Brief Report - (2022) Volume 13, Issue 4
Received: 02-Apr-2022, Manuscript No. Jmbd-22-66710;
Editor assigned: 04-Apr-2022, Pre QC No. P- 66710;
Reviewed: 18-Apr-2022, QC No. Q-66710;
Revised: 23-Apr-2022, Manuscript No. R-66710;
Published:
30-Apr-2022
, DOI: 10.37421/2155-9929.2022.13.520
Citation: Wilkinson, Shelley. “Oxidative Stress Parameters as Cardiovascular Disease Biomarkers.” J Mol Biomark Diagn 13 (2022): 520.
Copyright: © 2022 Wilkinson S. This is an open-access article distributed under the terms of the Creative Commons Attribution License, which permits unrestricted use, distribution, and reproduction in any medium, provided the original author and source are credited.
Cardiovascular disease (CVD) imposes a massive burden on global health services. Every year, CVD contributes nearly 44 percent of mortality when compared to other noncommunicable diseases, with ischemic heart disease being the leading contributor, with a prevalence of 126.5 million people. According to health statistics, 92.1 million people in the United States have at least one form of CVD. Comorbidities such as hyperlipidaemia, hypertension, and hyperglycemia are common in CVD patients, hastening disease progression. The need for novel biomarkers to provide early diagnosis and improve cardiovascular risk stratification remains a growing concern. It is assumed that oxidative stress plays a critical role in cardiac remodelling and is responsible for the promotion and spread of CVD. Recent studies on its pathophysiology and development have focused on the breakdown of normal homeostatic systems, which results in oxidative stress. The imbalance between reactive oxygen or nitrogen species (ROS/RNS) and the body's antioxidant defence systems causes it. Overproduction of ROS may exceed the cellular antioxidant capacity, disrupting the equilibrium. These can then cause protein and lipid peroxidation, as well as DNA mutagenesis, which can have negative consequences. In addition to causing direct cellular damage, oxidative stress [1-3] causes mitochondrial dysfunction and promotes the formation of free radicals, which only adds to the disease burden.
The precise mechanism by which pro- and anti-oxidative factors influence CVD manifestation and contribute to its complications remains unknown. However, in addition to causing direct cellular damage, oxidative stress has been shown to stimulate mitochondrial dysfunction, dyslipidaemia, and genetic predispositions, as well as promote the formation of free radicals, which only exacerbates the disease burden. Many clinical and experimental studies provide a comprehensive understanding of antioxidant approaches, such as vitamins C and E to be used concurrently with guideline-recommended drug treatment, but the majority of these antioxidants show discouraging results in cardiovascular prognosis. There is emerging evidence that oxidized targets are associated with or even cause CVDs. Throughout the onset and progression of heart failure (HF), both animal models and patients showed increased oxidative stress [4,5].
In the context of cardiac hypertrophy, ROS-sensitive pro-hypertrophic and remodelling signalling cascades provide additional support. Despite the recognition of oxidant biomarkers for their ease of use and low cost, available information on their prognostic relevance remains limited. Nonetheless, the nature of the ROS/RNS that are present in the body and specifically target CVD meet the essential requirement of a biomarker. The use of oxidant targets with prognostic values may be used to reflect disease risk on individuals and may soon be used in precision medicine. The goal of this review is to summarise current knowledge about oxidant-related parameters in order to estimate their effectiveness as a biomarker for the development and progression of CVD.

--- --- ---

● **Set of tasks**:
A) According to the report on oxidative stress and cardiovascular disease, how many people in the United States have at least one form of CVD?
B) Please transcribe the portion of the report between "Copyright: © 2022" and "source are credited.", inclusive.

--- --- ---

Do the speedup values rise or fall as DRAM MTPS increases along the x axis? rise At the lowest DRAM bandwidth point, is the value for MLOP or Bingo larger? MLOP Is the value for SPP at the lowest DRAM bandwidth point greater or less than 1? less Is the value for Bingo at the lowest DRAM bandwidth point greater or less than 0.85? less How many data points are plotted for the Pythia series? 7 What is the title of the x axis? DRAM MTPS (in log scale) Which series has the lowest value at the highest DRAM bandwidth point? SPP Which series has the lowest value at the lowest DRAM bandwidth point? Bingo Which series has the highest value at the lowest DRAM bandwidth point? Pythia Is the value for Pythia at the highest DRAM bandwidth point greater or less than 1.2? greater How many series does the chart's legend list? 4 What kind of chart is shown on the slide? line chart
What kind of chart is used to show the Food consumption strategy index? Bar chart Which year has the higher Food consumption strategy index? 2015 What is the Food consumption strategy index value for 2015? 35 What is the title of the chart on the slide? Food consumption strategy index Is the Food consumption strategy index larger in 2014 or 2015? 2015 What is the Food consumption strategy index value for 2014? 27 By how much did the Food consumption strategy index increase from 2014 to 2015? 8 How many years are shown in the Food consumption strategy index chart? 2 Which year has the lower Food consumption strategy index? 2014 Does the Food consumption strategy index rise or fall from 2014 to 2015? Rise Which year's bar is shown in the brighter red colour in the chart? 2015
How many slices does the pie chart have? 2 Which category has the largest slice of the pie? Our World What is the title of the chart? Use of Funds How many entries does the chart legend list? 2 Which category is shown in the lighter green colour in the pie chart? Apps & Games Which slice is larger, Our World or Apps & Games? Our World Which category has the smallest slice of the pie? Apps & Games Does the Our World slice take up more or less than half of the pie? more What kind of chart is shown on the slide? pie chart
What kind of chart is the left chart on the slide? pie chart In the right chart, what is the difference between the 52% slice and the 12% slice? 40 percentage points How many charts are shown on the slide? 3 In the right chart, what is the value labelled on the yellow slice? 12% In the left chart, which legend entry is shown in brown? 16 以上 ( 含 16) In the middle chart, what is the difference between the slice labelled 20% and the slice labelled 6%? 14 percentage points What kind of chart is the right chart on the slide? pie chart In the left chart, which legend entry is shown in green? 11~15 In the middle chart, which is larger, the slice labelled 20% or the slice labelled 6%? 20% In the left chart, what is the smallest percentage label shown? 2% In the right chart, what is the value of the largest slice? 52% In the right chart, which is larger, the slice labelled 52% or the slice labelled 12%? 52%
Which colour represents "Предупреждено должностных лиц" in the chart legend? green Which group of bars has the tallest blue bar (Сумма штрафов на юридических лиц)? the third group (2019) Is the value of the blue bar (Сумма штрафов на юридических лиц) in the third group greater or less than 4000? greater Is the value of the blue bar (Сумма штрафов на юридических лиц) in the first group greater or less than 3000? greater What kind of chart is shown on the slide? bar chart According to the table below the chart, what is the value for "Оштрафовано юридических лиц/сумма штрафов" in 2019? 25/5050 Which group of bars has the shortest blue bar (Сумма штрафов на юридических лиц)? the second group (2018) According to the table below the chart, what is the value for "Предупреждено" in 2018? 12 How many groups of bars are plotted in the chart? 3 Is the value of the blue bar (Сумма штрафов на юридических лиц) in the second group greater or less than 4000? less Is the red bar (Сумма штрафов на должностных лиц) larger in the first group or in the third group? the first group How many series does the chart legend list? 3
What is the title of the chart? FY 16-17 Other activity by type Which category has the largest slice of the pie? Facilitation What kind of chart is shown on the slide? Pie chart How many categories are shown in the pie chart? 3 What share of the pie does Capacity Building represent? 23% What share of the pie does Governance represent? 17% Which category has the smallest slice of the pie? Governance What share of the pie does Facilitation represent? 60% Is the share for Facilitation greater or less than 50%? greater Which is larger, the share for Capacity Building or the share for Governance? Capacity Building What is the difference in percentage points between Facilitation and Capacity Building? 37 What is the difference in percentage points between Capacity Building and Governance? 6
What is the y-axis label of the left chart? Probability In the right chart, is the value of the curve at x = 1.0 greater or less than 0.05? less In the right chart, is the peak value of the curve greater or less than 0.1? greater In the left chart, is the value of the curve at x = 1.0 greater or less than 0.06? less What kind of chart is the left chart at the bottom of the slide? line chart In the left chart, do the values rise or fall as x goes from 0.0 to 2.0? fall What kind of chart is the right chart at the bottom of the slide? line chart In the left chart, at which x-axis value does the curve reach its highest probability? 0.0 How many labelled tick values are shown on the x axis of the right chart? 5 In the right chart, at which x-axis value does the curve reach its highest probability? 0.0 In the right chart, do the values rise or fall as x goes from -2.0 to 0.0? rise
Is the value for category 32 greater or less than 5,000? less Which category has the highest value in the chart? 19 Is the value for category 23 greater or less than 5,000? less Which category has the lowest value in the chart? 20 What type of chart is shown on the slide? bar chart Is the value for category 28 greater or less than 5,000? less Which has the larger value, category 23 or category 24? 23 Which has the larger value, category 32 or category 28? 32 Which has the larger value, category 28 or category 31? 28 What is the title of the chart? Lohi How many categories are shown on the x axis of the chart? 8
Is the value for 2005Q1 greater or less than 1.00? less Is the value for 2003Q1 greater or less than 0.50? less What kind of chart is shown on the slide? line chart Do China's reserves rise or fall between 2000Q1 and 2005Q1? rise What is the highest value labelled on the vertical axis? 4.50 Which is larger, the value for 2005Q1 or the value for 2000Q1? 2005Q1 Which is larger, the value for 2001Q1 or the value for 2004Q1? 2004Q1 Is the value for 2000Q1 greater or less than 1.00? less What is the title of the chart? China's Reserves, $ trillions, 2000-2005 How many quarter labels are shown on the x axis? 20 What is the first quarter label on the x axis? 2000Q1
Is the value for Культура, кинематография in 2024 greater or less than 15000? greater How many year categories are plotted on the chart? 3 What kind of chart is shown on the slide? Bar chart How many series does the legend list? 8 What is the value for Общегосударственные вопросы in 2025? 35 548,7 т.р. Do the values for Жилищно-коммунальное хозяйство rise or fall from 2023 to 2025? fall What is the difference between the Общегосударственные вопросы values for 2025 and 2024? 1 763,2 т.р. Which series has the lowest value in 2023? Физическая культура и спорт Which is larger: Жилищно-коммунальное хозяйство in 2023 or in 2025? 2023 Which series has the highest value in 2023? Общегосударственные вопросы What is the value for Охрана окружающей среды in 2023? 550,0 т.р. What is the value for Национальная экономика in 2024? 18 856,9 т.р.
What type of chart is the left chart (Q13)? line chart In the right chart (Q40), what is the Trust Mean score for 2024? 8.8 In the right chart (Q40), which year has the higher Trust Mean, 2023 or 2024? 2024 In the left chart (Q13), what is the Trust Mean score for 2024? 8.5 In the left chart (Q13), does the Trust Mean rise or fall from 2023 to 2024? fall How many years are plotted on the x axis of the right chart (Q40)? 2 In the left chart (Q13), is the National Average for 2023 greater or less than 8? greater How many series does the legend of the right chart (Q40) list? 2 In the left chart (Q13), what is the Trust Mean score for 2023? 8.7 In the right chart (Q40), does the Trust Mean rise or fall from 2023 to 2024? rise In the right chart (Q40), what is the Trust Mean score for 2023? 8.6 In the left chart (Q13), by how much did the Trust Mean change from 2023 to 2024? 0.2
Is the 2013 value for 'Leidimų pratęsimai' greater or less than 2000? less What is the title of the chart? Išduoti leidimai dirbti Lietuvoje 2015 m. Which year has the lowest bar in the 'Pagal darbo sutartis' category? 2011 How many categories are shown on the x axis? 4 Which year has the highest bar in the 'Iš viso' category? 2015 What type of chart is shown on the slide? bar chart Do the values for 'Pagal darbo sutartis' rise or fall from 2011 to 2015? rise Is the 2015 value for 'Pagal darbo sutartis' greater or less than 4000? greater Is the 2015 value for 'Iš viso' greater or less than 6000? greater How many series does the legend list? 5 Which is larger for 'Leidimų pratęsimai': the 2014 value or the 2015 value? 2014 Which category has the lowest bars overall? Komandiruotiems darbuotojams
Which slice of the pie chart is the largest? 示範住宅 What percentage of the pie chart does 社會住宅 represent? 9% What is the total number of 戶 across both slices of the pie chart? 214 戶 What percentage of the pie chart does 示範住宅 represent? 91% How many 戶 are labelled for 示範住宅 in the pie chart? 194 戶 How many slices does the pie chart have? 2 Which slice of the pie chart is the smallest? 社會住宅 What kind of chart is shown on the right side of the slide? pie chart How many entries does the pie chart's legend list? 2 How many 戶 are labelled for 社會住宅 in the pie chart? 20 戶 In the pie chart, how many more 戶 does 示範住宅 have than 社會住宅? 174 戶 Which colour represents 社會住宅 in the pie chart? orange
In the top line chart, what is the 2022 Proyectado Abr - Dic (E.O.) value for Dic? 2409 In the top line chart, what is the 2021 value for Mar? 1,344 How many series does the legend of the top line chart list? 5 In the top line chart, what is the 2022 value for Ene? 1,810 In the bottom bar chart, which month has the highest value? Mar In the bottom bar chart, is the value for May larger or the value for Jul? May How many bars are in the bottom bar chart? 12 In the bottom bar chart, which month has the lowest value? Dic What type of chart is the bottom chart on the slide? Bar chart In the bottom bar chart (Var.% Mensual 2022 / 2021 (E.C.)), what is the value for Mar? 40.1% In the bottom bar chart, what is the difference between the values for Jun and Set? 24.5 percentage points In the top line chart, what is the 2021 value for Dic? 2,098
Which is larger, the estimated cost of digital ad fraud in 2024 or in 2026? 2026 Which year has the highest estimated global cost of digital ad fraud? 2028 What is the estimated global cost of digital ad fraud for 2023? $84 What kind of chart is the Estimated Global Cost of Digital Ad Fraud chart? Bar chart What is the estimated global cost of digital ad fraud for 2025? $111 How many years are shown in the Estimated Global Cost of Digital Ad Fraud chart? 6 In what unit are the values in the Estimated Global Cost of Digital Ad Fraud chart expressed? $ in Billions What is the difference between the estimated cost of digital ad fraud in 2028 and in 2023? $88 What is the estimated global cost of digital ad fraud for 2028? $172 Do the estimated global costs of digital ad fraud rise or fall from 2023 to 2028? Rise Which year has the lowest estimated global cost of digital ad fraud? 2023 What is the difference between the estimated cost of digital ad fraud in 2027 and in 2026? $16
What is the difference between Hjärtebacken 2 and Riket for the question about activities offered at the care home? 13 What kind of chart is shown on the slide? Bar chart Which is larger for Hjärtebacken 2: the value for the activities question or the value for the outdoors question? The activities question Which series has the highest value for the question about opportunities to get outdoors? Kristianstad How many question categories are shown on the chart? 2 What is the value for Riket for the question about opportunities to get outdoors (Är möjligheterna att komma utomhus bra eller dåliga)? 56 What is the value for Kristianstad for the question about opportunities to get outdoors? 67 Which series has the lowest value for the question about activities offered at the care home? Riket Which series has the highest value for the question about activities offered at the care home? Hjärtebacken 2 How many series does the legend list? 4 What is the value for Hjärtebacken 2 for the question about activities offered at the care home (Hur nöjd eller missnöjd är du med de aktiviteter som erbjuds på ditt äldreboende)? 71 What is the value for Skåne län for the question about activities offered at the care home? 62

--- --- ---

● **Written responses**:
A) 92.1 million people

B)
Copyright: © 2022 Wilkinson S. This is an open-access article distributed under the terms of the Creative Commons Attribution License, which permits unrestricted use, distribution, and reproduction in any medium, provided the original author and source are credited.